III Pour Lucr èce : au prix de la vie de l’héroïne

Giraudoux ne voulant pas « laisser passer l’occasion unique d’écrire une marche funèbre » publie une variante de Siegfried intitulée « Fin de Siegfried », texte à la fin duquel le héros perd la vie. Au moment de sa publication, l’auteur ne « prévoit pas, pour ses prochaines pièces, de personnages assez sympathiques pour qu’on puisse les tuer sur la scène même » 616 .

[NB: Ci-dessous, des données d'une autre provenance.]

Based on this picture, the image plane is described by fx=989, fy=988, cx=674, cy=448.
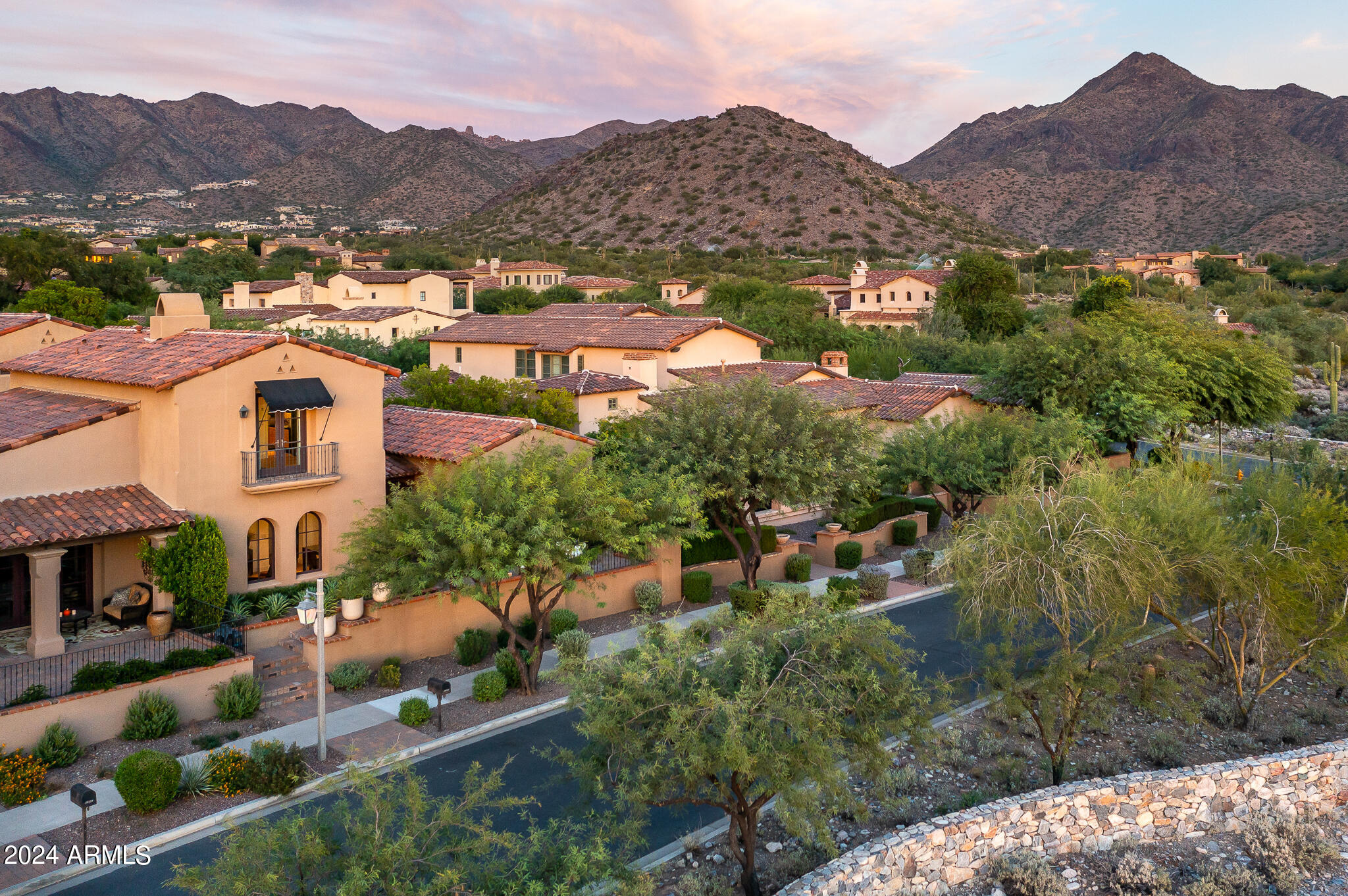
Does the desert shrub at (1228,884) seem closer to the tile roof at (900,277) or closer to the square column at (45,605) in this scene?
the square column at (45,605)

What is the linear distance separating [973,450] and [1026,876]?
18553 millimetres

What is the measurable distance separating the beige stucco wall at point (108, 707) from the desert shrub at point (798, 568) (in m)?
15.7

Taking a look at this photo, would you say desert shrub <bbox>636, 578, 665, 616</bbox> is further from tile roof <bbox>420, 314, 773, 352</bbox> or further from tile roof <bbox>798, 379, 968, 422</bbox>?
tile roof <bbox>420, 314, 773, 352</bbox>

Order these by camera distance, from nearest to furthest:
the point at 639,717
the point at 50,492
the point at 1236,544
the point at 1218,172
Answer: the point at 639,717
the point at 1236,544
the point at 50,492
the point at 1218,172

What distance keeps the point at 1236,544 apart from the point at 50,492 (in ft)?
78.8

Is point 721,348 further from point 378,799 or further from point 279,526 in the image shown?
point 378,799

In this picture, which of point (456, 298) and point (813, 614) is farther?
point (456, 298)

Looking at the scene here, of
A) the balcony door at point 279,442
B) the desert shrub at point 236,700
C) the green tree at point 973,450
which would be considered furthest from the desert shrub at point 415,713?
the green tree at point 973,450

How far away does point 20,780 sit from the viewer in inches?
594

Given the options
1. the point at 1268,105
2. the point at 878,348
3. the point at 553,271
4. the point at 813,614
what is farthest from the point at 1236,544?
the point at 1268,105

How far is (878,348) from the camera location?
2352 inches

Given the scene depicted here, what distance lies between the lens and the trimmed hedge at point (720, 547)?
29.4m

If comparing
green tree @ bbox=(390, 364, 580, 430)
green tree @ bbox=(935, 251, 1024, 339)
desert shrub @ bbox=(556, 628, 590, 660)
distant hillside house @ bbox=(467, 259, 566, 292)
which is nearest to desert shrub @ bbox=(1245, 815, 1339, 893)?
desert shrub @ bbox=(556, 628, 590, 660)

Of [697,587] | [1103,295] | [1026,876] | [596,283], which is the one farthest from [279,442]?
[596,283]
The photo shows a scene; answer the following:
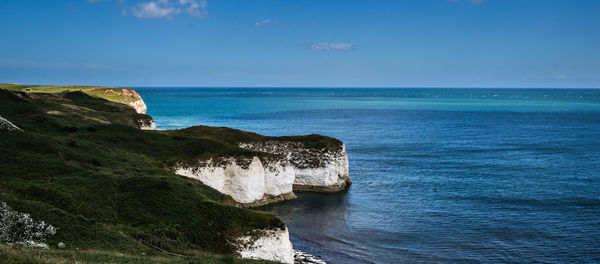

Pourtant, Giraudoux laisse mourir dorénavant beaucoup de personnages. Lucile dans Pour Lucrèce, en est un exemple. Jean-Louis Barrault dit lors de la création de la pièce en 1953 que celle-ciest une « tragédie de pureté » 617 . Est-ce que Giraudoux voulait rendre hommage à Racine, son auteur favori, en rédigeant une tragédie au terme de sa carrière professionnelle et est-ce pour cela qu’il a besoin de laisser mourir le personnage symbolisant la pureté ? Peut-être, mais ce qui nous semble plus important à faire remarquer est que la pièce peut se lire comme une mise en doute de la dramaturgie narrative, non moins intransigeante que dans le cas de Sodome et Gomorrhe.

Nous sommes intéressés à relire cette adaptation du mythe de la femme chaste violée comme une espèce d’autocritique contre l’écriture dramatique élaborée au fil des années et à réfléchir, dans ce contexte, au pourquoi de la mort de Lucile, incarnation de la fidélité mythologique. Nous allons constater d’abord la curieuse évolution régressive : alors que le théâtre de Giraudoux s’oriente vers la représentation de la pluralité – dualité de personnages, prolifération d’intrigues secondaires, mise en image des voix chorales – l’auteur nous semble retourner à la fameuse traditionnelle composition dramatique qui exclut l’équivoque propre à sa dramaturgie narrative. Ensuite nous ferons remarquer que le « signe », notion chérie de l’auteur, est utilisé pour traquer Lucile, personnification de la pureté, à la différence des autres pièces où le signe est employé comme un passage encourageant qui aboutit à l’univers cosmique de Giraudoux. Après l’analyse du texte à partir de ces deux points de vue, nous allons essayer de trouver une réponse à la mort de Lucile.

Notes
616.

Fin de Siegfried, p. 93.

617.

Jean-Louis Barrault, « À la recherche de Pour Lucrèce », in Cahier Renaud-Barrault no. 2, 1953, p. 91.